- [What you should do]: All entries must be extracted exactly, with nothing added or dropped.

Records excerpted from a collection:

==*==

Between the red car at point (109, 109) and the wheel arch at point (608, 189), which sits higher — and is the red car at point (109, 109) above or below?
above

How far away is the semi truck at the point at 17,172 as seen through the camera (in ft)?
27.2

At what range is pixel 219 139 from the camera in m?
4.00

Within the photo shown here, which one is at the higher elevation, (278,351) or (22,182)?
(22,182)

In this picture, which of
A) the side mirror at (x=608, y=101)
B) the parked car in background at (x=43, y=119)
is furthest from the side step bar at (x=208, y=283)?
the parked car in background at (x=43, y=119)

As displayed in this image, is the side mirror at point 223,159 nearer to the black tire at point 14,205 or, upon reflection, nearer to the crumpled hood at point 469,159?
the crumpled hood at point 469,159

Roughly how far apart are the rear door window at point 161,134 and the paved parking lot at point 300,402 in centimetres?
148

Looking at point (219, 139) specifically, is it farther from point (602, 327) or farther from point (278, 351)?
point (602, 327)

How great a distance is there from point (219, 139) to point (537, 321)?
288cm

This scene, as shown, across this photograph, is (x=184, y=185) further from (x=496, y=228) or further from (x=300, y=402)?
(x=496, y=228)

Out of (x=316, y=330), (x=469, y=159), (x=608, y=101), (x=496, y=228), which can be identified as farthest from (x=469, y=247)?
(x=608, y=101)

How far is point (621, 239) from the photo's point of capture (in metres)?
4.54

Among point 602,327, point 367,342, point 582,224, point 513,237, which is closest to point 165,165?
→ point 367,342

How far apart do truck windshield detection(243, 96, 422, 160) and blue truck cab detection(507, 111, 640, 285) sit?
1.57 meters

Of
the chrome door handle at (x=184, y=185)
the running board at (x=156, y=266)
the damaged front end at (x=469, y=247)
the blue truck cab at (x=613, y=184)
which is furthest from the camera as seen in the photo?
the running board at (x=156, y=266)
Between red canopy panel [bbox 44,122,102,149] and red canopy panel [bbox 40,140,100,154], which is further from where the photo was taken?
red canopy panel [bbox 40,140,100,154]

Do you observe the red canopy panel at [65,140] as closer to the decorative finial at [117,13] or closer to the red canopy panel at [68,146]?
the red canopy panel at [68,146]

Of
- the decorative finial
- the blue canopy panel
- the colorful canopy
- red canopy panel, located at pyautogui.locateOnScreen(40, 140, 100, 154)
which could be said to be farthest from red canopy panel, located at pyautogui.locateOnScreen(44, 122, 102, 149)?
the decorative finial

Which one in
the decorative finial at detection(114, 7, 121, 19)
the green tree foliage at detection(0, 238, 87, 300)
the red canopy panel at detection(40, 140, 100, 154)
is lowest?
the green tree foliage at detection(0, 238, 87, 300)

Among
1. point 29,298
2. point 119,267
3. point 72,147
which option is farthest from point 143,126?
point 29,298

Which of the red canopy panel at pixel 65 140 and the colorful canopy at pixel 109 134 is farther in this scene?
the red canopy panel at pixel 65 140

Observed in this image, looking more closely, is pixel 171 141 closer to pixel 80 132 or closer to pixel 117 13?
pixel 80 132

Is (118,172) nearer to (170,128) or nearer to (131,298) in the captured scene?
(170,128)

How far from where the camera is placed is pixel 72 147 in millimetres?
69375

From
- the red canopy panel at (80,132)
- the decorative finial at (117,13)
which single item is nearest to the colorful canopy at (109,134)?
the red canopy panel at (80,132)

==*==

- [Problem solution]:
Between the red car at point (109, 109) and the wheel arch at point (608, 189), which sits higher — and is the red car at point (109, 109) above or below?
above

How far away is the semi truck at the point at 17,172 as seen through the camera (in ft)?
27.2

At what range is pixel 219 139 from the camera in m?
4.00

Within the photo shown here, which one is at the higher elevation, (278,351) or (22,182)?
(22,182)

In this picture, which of
A) the side mirror at (x=608, y=101)
B) the parked car in background at (x=43, y=119)
is furthest from the side step bar at (x=208, y=283)?
the parked car in background at (x=43, y=119)

As displayed in this image, is the side mirror at point 223,159 nearer to the black tire at point 14,205 or, upon reflection, nearer to the crumpled hood at point 469,159?
the crumpled hood at point 469,159

Roughly how far apart are the rear door window at point 161,134 and the paved parking lot at point 300,402 in centimetres?
148

Looking at point (219, 139) specifically, is it farther from point (602, 327) or farther from point (278, 351)?
point (602, 327)

How great a distance is there from point (219, 139) to point (537, 321)?
288cm

This scene, as shown, across this photograph, is (x=184, y=185) further from (x=496, y=228) or further from (x=300, y=402)?
(x=496, y=228)

Out of (x=316, y=330), (x=469, y=159), (x=608, y=101), (x=496, y=228), which can be identified as farthest from (x=469, y=247)?
(x=608, y=101)

How far is point (621, 239) from the photo's point of capture (in metres)?
4.54

Among point 602,327, point 367,342, point 582,224, point 513,237, which is closest to point 165,165?
→ point 367,342

How far apart do truck windshield detection(243, 96, 422, 160) and blue truck cab detection(507, 111, 640, 285) sit?
1.57 meters

Of
the chrome door handle at (x=184, y=185)
the running board at (x=156, y=266)
the damaged front end at (x=469, y=247)
the blue truck cab at (x=613, y=184)
which is furthest from the camera as seen in the photo?
the running board at (x=156, y=266)
Between red canopy panel [bbox 44,122,102,149] and red canopy panel [bbox 40,140,100,154], which is further from where the photo was taken?
red canopy panel [bbox 40,140,100,154]

Do you observe the red canopy panel at [65,140] as closer to the decorative finial at [117,13] or closer to the red canopy panel at [68,146]?
the red canopy panel at [68,146]

Of
- the decorative finial
- the blue canopy panel
- the colorful canopy
- red canopy panel, located at pyautogui.locateOnScreen(40, 140, 100, 154)
which could be said to be farthest from red canopy panel, located at pyautogui.locateOnScreen(44, 122, 102, 149)?
the decorative finial

Which one in
the decorative finial at detection(114, 7, 121, 19)
the green tree foliage at detection(0, 238, 87, 300)
the red canopy panel at detection(40, 140, 100, 154)
is lowest?
the green tree foliage at detection(0, 238, 87, 300)

Among
1. point 29,298
2. point 119,267
3. point 72,147
which option is farthest from point 143,126?
point 29,298

Which of the red canopy panel at pixel 65 140 and the colorful canopy at pixel 109 134 is farther in this scene?
the red canopy panel at pixel 65 140

Observed in this image, looking more closely, is pixel 171 141 closer to pixel 80 132 or closer to pixel 117 13?
pixel 80 132

Is (118,172) nearer to (170,128) or nearer to (131,298) in the captured scene?
(170,128)

How far from where the camera is placed is pixel 72 147 in millimetres?
69375

From
- the red canopy panel at (80,132)
- the decorative finial at (117,13)
which single item is nearest to the colorful canopy at (109,134)?
the red canopy panel at (80,132)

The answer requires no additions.